La ligne de fracture traversait tous les partis. swissinfo.ch s’est entretenu avec trois personnalités qui ont voté «oui» à l’époque. Deux d’entre elles, l’écologiste Ruedi Baumann et la libérale-radicale Vreni Spoerry, siégeaient au Parlement fédéral à l’époque et se sont opposées à leurs collègues de parti lors de débats publics. Quant à l’actuel libéral-radical Markus Somm, il était encore un étudiant de gauche il y a trente ans.

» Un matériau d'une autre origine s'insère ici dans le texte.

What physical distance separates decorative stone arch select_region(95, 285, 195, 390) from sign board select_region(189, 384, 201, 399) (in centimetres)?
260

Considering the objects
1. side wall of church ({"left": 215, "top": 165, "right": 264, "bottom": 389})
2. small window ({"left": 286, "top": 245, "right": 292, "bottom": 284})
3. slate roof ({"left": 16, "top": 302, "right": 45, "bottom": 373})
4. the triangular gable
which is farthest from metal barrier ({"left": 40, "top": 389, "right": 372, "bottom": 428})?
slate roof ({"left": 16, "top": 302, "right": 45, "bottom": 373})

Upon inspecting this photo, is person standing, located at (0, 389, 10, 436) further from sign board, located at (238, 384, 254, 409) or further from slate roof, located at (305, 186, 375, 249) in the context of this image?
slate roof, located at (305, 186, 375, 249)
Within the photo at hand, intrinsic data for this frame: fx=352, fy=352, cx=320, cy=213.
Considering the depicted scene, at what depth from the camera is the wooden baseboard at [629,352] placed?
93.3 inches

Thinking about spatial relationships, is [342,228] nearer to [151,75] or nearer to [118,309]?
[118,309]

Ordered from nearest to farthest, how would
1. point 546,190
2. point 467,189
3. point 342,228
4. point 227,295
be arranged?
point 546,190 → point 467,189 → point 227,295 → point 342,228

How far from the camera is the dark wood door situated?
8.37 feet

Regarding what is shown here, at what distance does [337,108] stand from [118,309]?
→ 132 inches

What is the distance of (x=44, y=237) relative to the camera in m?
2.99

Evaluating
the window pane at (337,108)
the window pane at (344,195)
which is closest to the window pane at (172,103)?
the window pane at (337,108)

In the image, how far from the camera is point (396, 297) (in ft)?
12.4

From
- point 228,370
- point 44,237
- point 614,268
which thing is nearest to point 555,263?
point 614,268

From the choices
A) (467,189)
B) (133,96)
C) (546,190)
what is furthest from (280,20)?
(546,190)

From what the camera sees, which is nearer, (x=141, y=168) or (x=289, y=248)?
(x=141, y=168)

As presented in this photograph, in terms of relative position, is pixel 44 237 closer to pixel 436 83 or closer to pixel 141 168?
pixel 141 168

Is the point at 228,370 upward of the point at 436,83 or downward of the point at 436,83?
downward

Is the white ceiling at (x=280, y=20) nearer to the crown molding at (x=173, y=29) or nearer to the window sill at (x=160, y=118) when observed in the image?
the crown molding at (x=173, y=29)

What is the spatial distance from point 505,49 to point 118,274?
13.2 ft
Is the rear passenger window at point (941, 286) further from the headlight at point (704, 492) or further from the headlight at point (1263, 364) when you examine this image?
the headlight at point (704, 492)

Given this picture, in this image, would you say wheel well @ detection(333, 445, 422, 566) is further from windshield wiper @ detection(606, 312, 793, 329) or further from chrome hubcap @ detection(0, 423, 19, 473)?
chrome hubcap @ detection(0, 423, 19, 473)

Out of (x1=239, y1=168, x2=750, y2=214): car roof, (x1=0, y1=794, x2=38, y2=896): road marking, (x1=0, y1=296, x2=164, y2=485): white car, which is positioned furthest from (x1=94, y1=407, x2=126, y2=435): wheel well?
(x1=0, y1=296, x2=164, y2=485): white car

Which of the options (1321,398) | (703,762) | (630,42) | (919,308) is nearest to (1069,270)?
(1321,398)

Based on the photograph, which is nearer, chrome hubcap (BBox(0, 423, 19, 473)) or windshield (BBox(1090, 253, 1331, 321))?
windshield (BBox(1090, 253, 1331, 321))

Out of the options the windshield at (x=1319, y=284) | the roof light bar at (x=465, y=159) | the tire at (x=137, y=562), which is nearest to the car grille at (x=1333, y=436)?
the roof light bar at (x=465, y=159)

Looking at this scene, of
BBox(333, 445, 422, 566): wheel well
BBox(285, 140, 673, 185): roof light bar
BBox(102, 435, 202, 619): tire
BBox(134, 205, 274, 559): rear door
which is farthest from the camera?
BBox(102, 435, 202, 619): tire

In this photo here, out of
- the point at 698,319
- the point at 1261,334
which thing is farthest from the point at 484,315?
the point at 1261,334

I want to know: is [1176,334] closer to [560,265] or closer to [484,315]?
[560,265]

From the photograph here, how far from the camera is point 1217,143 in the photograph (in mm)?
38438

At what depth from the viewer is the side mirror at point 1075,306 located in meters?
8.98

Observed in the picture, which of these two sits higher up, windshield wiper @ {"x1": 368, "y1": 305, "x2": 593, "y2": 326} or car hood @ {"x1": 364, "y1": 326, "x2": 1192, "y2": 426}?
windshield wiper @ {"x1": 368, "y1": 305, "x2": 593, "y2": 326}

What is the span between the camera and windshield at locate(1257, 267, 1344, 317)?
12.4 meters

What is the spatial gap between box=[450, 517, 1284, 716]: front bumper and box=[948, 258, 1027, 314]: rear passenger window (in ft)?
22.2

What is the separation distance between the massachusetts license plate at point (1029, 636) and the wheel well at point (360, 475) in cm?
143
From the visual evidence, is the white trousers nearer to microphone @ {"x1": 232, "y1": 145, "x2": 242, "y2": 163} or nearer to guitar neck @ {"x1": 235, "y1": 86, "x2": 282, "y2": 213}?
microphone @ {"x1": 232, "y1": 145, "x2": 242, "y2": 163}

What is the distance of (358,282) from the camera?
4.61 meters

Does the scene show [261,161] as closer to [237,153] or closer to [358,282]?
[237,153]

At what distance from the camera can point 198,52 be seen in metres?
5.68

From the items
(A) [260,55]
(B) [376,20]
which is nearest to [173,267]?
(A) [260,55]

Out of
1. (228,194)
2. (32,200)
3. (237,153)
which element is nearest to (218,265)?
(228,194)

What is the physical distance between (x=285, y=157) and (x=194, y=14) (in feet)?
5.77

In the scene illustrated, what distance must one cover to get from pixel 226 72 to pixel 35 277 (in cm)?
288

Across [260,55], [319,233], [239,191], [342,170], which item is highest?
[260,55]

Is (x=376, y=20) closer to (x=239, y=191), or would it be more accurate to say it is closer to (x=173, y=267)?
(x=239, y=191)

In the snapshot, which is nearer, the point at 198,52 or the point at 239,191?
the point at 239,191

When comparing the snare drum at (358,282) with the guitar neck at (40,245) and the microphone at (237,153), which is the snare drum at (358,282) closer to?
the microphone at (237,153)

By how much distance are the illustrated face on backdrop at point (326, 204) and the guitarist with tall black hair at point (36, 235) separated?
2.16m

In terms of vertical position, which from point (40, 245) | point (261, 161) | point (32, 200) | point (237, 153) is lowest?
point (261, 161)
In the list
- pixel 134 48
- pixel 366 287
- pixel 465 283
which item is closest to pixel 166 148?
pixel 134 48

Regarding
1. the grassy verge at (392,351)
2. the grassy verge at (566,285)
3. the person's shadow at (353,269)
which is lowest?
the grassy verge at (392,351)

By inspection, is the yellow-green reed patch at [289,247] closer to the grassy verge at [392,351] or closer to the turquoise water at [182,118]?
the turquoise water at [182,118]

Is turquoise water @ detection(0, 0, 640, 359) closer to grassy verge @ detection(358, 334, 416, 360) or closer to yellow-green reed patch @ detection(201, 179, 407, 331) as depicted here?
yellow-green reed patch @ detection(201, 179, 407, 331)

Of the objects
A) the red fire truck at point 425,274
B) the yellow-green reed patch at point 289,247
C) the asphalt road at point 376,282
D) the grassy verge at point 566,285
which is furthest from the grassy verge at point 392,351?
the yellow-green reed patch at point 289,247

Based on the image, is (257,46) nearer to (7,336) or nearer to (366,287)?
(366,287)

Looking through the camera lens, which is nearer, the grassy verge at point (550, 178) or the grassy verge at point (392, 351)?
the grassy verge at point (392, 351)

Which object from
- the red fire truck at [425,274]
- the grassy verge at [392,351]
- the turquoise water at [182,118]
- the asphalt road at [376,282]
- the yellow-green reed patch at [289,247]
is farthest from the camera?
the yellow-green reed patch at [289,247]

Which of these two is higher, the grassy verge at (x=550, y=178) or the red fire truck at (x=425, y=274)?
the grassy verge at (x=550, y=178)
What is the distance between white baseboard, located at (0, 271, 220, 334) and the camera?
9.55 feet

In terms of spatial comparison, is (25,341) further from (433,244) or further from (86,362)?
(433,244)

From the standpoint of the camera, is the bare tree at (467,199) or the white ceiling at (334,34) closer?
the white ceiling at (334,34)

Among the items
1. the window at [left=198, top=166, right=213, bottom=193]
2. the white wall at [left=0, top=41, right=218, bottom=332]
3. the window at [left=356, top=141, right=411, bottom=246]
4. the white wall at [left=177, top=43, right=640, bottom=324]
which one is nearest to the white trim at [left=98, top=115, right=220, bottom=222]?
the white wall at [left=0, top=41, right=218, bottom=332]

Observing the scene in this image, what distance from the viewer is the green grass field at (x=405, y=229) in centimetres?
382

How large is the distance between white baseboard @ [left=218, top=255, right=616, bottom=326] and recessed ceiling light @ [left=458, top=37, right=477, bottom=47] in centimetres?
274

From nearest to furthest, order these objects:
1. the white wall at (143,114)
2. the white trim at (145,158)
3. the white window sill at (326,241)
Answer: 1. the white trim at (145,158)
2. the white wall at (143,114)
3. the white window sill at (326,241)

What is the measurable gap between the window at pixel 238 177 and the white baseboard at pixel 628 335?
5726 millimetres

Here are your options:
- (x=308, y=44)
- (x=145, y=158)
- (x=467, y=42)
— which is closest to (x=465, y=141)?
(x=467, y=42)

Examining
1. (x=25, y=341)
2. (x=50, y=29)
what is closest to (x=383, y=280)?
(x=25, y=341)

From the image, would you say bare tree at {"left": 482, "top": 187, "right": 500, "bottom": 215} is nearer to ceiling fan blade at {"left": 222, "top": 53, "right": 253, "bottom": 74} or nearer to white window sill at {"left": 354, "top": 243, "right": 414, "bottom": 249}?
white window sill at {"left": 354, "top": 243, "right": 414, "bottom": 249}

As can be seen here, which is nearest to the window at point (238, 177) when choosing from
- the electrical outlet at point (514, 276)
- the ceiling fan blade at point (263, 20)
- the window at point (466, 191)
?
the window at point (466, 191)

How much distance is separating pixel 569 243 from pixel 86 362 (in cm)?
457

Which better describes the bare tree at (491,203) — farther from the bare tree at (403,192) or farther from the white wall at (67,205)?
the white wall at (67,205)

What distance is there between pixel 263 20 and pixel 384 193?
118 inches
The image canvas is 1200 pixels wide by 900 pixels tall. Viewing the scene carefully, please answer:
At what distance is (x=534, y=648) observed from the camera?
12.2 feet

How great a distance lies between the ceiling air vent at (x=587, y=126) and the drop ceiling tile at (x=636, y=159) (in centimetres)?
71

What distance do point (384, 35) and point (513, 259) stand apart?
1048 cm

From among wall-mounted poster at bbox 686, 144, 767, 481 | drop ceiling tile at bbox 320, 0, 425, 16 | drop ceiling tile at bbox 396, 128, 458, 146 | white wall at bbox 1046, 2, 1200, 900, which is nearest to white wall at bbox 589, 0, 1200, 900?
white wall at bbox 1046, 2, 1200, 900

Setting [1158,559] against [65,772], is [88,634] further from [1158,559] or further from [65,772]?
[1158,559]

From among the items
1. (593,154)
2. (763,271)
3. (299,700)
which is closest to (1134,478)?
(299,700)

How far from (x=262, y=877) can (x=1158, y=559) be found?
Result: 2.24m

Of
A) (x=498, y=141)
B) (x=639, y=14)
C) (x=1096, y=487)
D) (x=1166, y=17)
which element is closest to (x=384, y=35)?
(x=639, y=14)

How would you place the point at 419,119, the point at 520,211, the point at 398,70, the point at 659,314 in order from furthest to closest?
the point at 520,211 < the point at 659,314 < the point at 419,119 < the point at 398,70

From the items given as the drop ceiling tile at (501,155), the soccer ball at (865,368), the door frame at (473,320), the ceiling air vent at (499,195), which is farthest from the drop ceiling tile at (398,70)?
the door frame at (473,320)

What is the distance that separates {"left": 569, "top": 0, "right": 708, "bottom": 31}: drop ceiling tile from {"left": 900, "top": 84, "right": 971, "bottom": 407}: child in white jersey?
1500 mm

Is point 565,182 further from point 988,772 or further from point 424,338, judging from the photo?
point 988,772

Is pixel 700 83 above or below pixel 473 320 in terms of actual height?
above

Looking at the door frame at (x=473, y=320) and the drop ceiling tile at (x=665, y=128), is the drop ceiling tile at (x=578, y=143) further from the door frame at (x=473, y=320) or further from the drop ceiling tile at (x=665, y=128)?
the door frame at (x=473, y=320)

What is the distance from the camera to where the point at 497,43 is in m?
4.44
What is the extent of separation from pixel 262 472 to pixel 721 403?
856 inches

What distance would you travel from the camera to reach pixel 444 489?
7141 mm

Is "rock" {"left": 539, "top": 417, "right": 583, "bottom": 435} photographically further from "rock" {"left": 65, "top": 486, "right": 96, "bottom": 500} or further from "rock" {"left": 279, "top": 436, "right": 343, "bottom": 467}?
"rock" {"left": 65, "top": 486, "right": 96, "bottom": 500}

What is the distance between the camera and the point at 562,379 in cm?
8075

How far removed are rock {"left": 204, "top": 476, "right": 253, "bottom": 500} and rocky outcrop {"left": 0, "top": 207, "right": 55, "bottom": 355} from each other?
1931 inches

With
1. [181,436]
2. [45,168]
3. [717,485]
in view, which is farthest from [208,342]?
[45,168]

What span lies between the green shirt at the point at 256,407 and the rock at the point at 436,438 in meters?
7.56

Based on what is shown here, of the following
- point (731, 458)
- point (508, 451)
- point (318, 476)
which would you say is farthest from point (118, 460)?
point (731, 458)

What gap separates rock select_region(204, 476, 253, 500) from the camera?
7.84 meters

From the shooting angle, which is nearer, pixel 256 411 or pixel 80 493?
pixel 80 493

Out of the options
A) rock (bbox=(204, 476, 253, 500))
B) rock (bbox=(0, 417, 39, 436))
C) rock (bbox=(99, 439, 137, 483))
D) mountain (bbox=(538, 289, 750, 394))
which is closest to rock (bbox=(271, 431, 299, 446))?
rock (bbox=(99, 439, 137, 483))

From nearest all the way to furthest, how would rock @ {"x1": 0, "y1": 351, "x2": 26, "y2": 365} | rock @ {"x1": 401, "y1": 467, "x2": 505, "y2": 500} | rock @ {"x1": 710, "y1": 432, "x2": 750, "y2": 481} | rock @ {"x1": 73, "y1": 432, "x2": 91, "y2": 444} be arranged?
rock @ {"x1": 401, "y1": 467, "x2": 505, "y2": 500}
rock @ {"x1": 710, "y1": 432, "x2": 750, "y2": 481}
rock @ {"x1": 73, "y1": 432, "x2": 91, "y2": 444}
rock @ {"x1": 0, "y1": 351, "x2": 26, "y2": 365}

Vreni Spoerry: l’EEE pour éviter l’UE

Portrait d une femme
Vreni Spoerry, dans les années 1990. Keystone / Yoshiko Kusano

Vreni Spoerry, alors conseillère nationale, se souvient comment, soir après soir, elle participait à ce débat. Souvent devant un public de partisans du «non», car le camp adverse avait mieux réussi à mobiliser. «Ce qui était étonnant dans cette campagne de votation, c’est que même au sein des familles, des cercles d’amis et du parti, les avis étaient complètement opposés», se souvient Vreni Spoerry. La question de l’EEE a créé des fissures qui se sont propagées à travers des cassures déjà existantes.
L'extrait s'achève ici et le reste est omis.